Refused to be Members of the First Dáil - Denis Henry

Sir Denis Stanislaus Henry, 1st Baronet KBE, QC (7 March 1864 – 1 October 1925), was a British-Irish lawyer and politician who became the first Lord Chief Justice of Northern Ireland.

Henry was born in Cahore, Draperstown, County Londonderry, the son of prosperous Roman Catholic businessman. He was educated at Marist College, Dundalk; Mount St Mary's College, Chesterfield, a Jesuit foundation; and Queen's College, Belfast (QUB), where he won every law scholarship open to a student and many other prizes and exhibitions. In 1885, he was called to the Irish Bar.

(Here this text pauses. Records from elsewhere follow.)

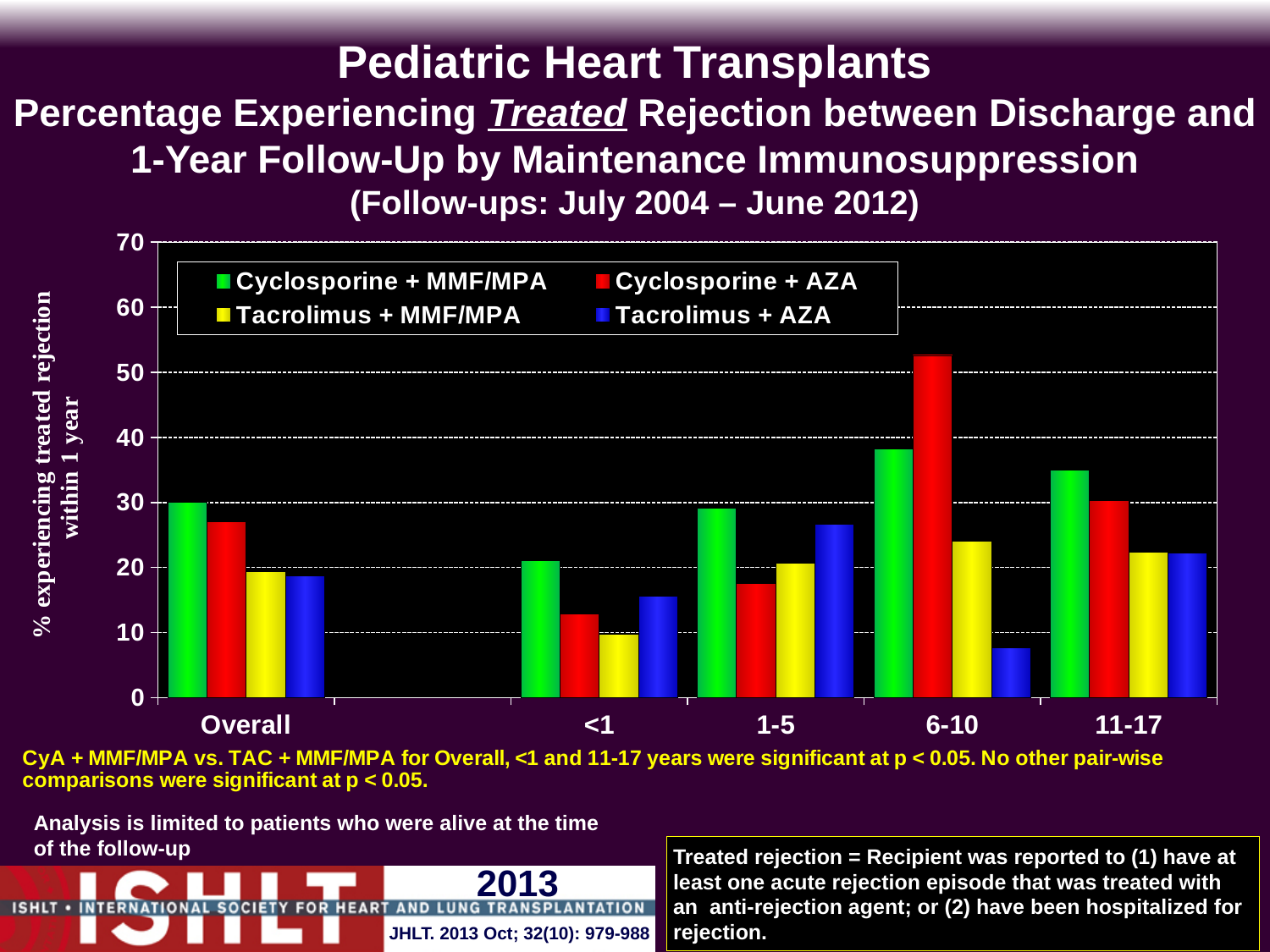
How many age-group categories are shown on the x axis? 4 In the 1-5 age group, which is larger: Tacrolimus + AZA or Cyclosporine + AZA? Tacrolimus + AZA Is the value for Cyclosporine + MMF/MPA in the 6-10 age group greater or less than 30? greater Which series and age group has the highest bar in the chart? Cyclosporine + AZA, 6-10 For the Overall group, which is larger: Cyclosporine + MMF/MPA or Tacrolimus + MMF/MPA? Cyclosporine + MMF/MPA Is the value for Tacrolimus + AZA in the 6-10 age group greater or less than 10? less In the 6-10 age group, which series has the lowest bar? Tacrolimus + AZA In the <1 age group, which series has the highest bar? Cyclosporine + MMF/MPA What kind of chart is shown on the slide? Bar chart How many series does the legend list? 4 What colour represents Tacrolimus + AZA in the legend? Blue Is the value for Cyclosporine + AZA in the 6-10 age group greater or less than 50? greater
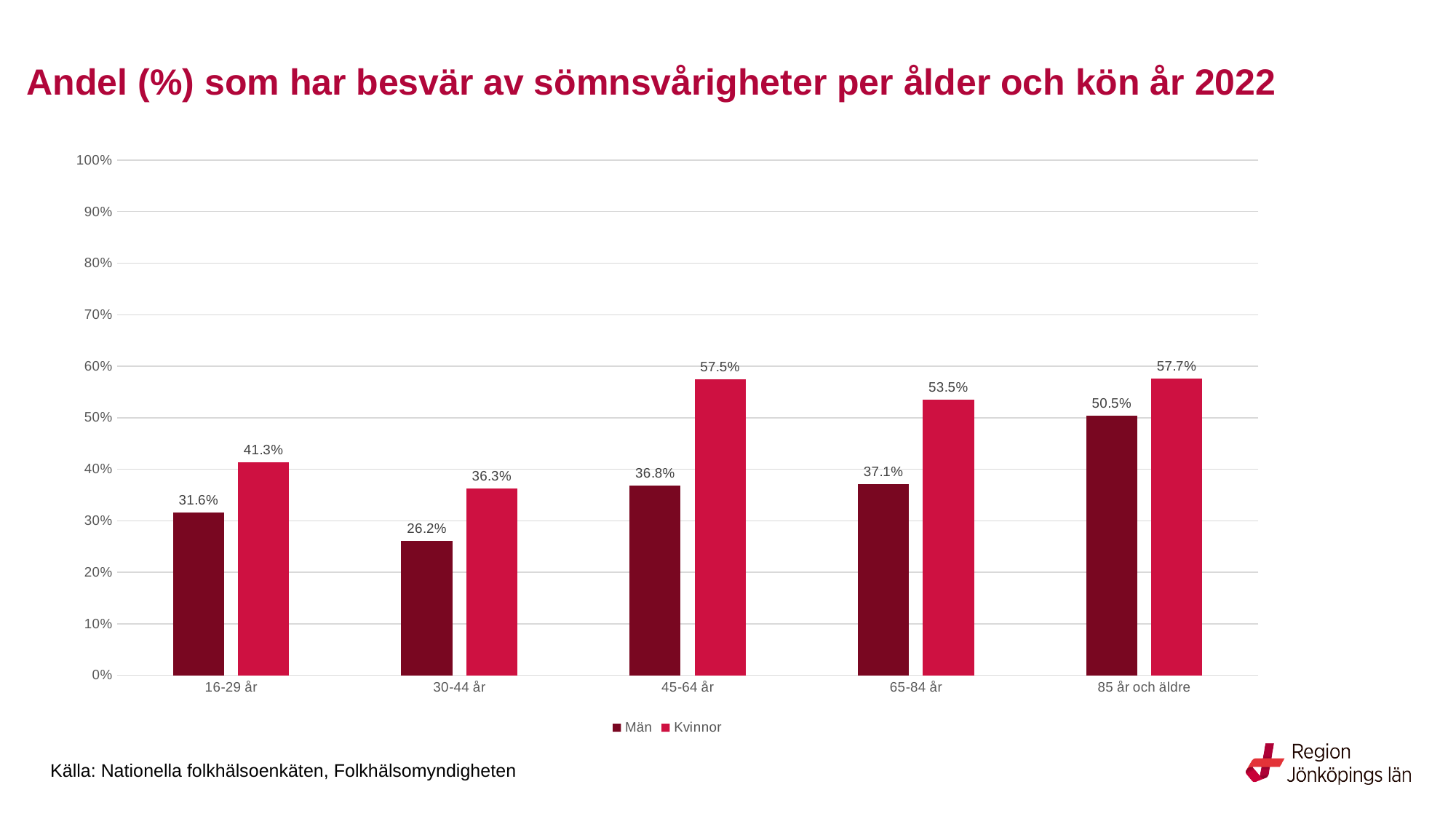
Which age group has the highest value for Kvinnor? 85 år och äldre How many series does the legend list? 2 What is the difference between Kvinnor and Män in the 16-29 år age group? 9.7 percentage points How many age groups are shown on the x axis? 5 Which is larger in the 65-84 år age group, Män or Kvinnor? Kvinnor What is the value for Kvinnor in the 45-64 år age group? 57.5% Is the value for Män in the 85 år och äldre age group greater or less than 50%? greater What kind of chart is shown on the slide? Bar chart What is the value for Män in the 16-29 år age group? 31.6% Which age group has the lowest value for Män? 30-44 år What is the difference between Kvinnor and Män in the 45-64 år age group? 20.7 percentage points What is the value for Män in the 85 år och äldre age group? 50.5%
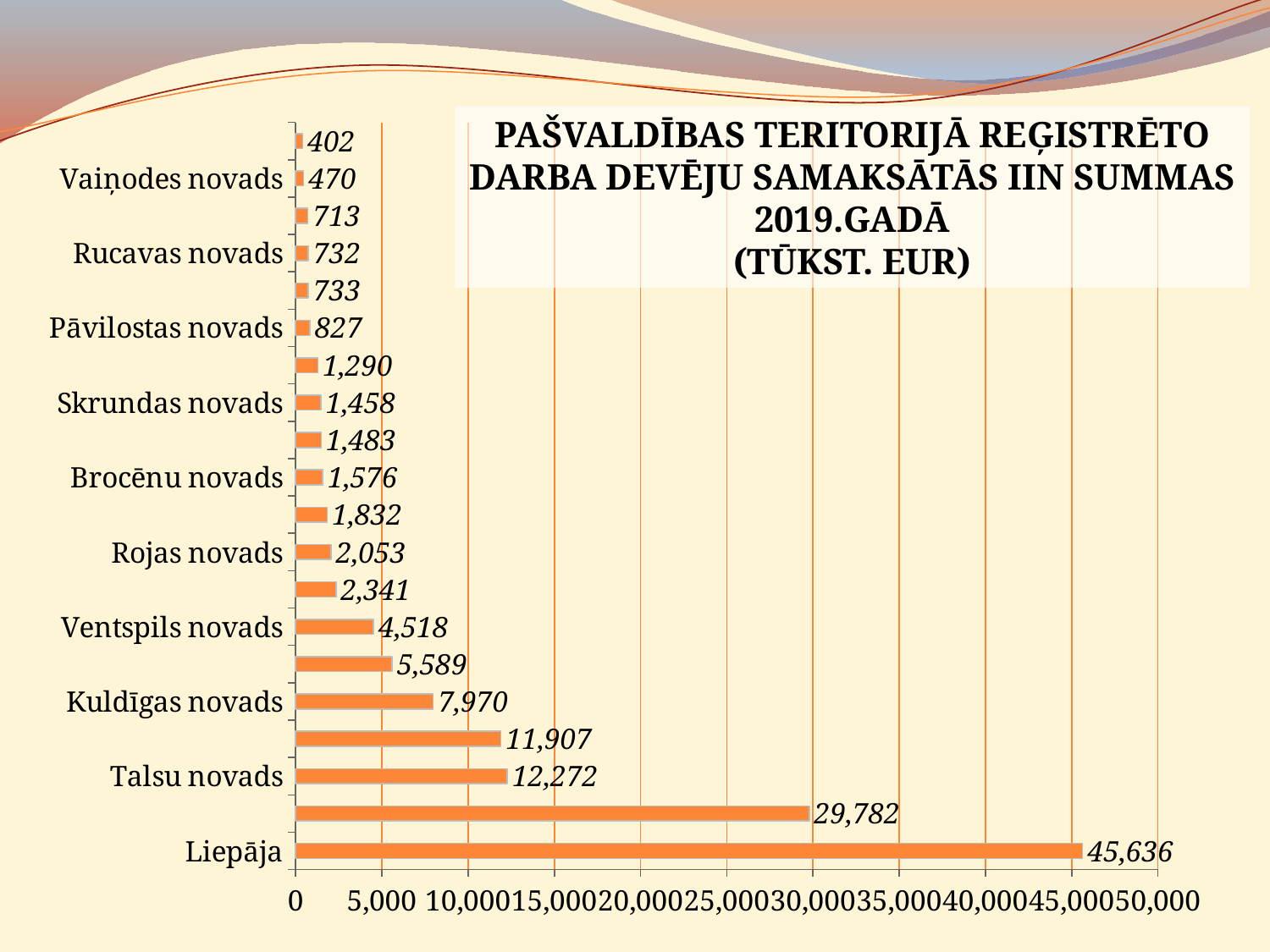
Which is larger, the value for Skrundas novads or Pāvilostas novads? Skrundas novads What is the value for Talsu novads? 12,272 What is the smallest value shown on the chart? 402 What is the value for Kuldīgas novads? 7,970 What is the value for Liepāja? 45,636 Which category has the highest value? Liepāja What is the value for Vaiņodes novads? 470 How many bars are plotted on the chart? 20 What is the value for Ventspils novads? 4,518 What is the difference between the values for Liepāja and Talsu novads? 33,364 What is the difference between the values for Kuldīgas novads and Ventspils novads? 3,452 What kind of chart is shown on the slide? Bar chart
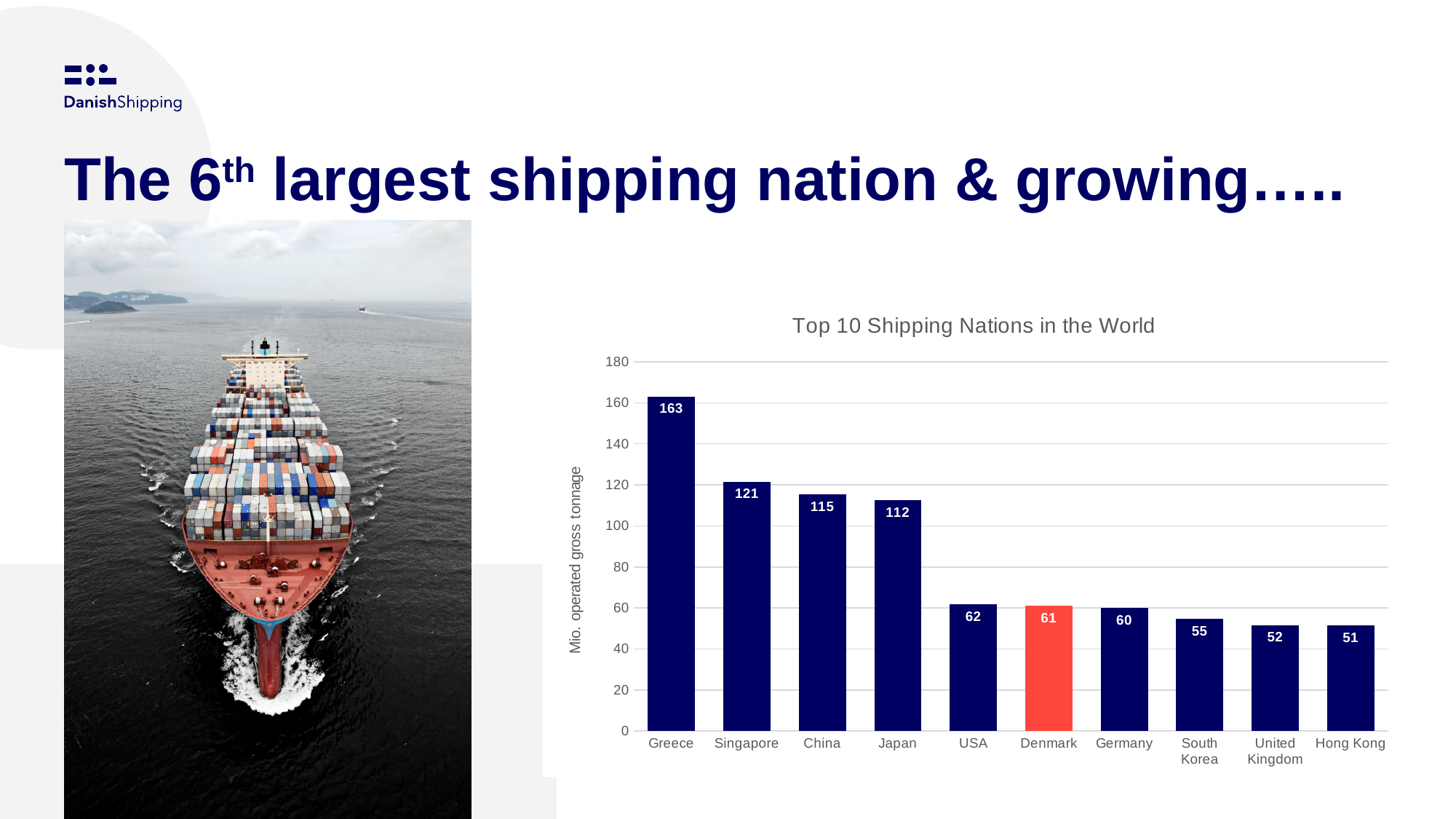
Which country has the highest value? Greece Is the value for Singapore greater or less than 100? greater What is the value for Japan? 112 What is the value for Greece? 163 Which country's bar is coloured red instead of dark blue? Denmark What is the title of the chart? Top 10 Shipping Nations in the World Which has a larger value, China or Japan? China What kind of chart is shown on the slide? bar chart Which country has the lowest value? Hong Kong What is the difference between the values for Greece and Singapore? 42 What is the value for Denmark? 61 How many countries are shown in the chart? 10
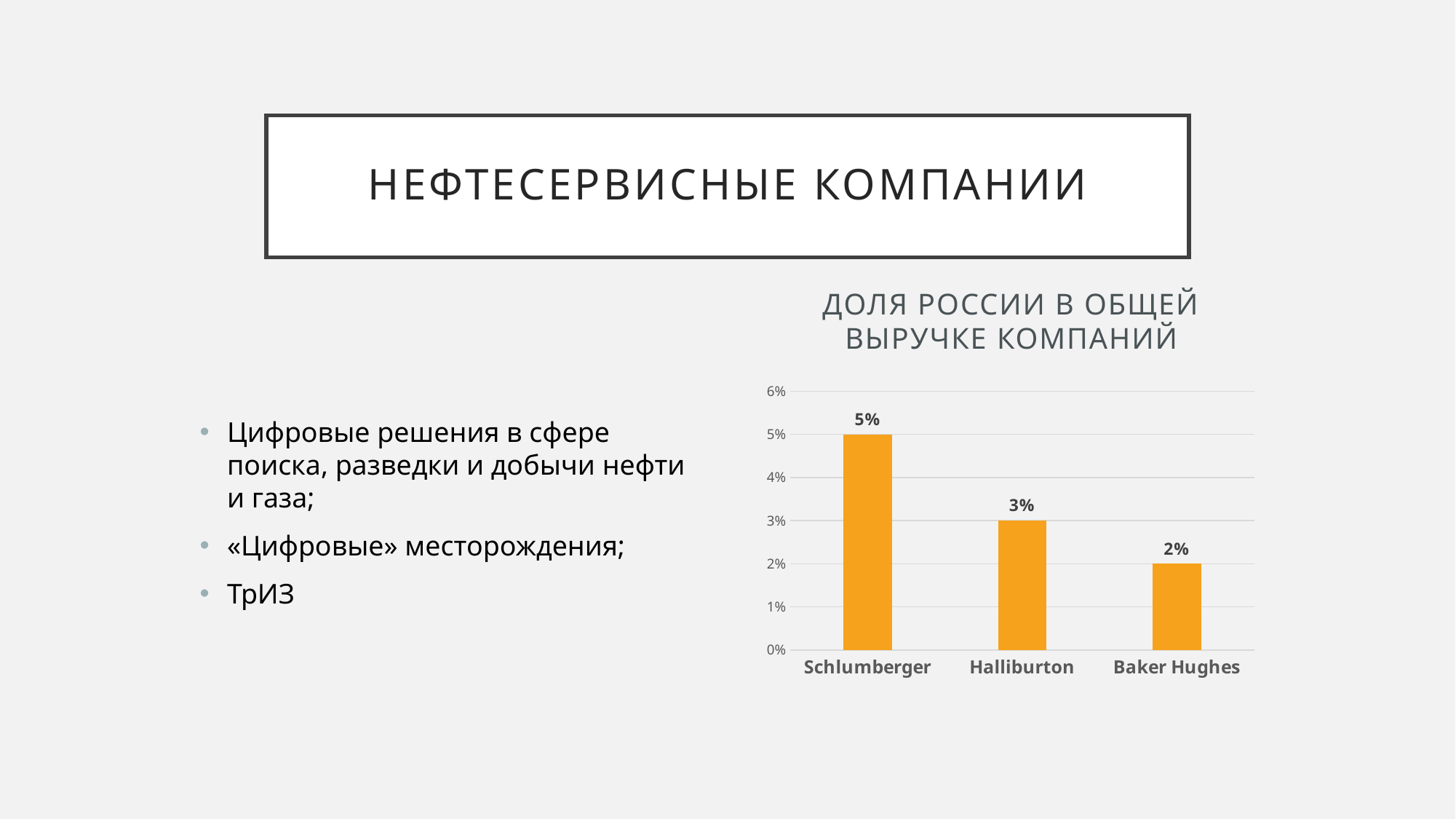
How many companies are shown in the chart? 3 What is the title of the chart? ДОЛЯ РОССИИ В ОБЩЕЙ ВЫРУЧКЕ КОМПАНИЙ What is the value for Schlumberger? 5% Which company has the highest share? Schlumberger What is the difference between the values for Halliburton and Baker Hughes? 1% Is the value for Schlumberger greater or less than 4%? greater Which company has the lowest share? Baker Hughes What is the value for Baker Hughes? 2% What kind of chart is shown on the slide? bar chart What is the difference between the values for Schlumberger and Baker Hughes? 3% What is the value for Halliburton? 3% Which is larger, the value for Halliburton or the value for Baker Hughes? Halliburton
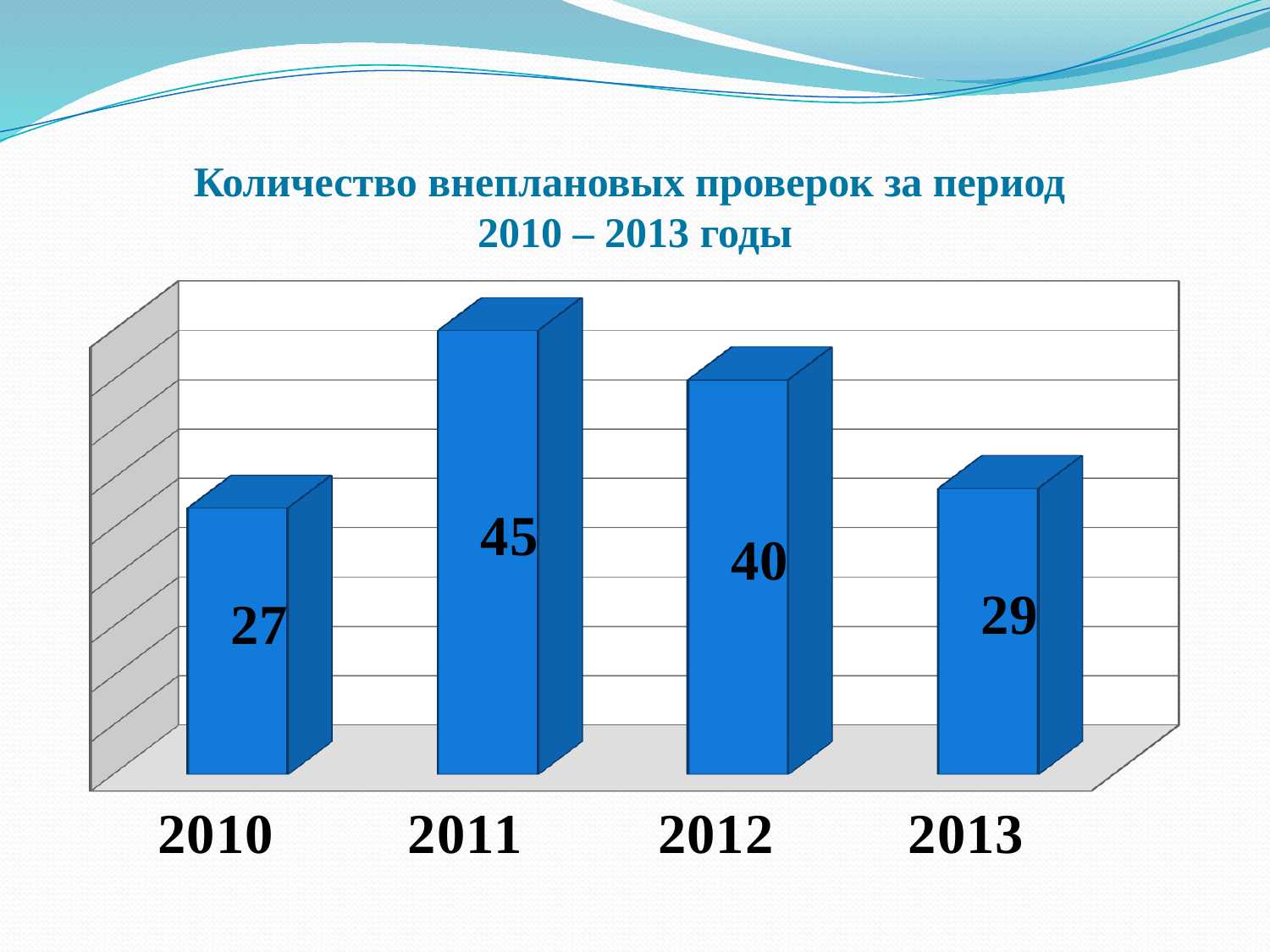
How many years are shown on the chart? 4 What is the value for 2012? 40 Which year has the highest value? 2011 Which is larger, the value for 2012 or the value for 2013? 2012 What is the difference between the values for 2011 and 2012? 5 What is the title of the chart? Количество внеплановых проверок за период 2010 – 2013 годы What kind of chart is shown on the slide? bar chart What is the difference between the values for 2011 and 2010? 18 Which year has the lowest value? 2010 What is the value for 2013? 29 What is the value for 2010? 27 What is the value for 2011? 45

During the general election campaign of 1895 Henry spoke in support of unionist candidates in two constituencies: Thomas Lea in South Londonderry, Henry's native constituency, and E T Herdman in East Donegal.

Henry's legal career flourished - he became a Queen's Counsel in 1896, a Bencher of the King's Inns in 1898 and ultimately Father of the Northwest Circuit - but his interest in politics did not diminish. By March 1905 he was a delegate at the inaugural meeting of the Ulster Unionist Council and the Unionist parliamentary candidate for the ultra-marginal North Tyrone seat.

On 23 May 1916, in the first by-election to be held in Ireland after the Easter rebellion, he was elected MP for South Londonderry. The rebellion had had no discernible impact on the contest at all.

In November 1918, he became Solicitor-General for Ireland and in July 1919 Attorney General for Ireland. He later served as the first Lord Chief Justice of Northern Ireland from 1921 to 1925. In 1923 he was created a Baronet, of Cahore in the County of Londonderry. He died in 1925, aged 61, and was buried near his native Draperstown.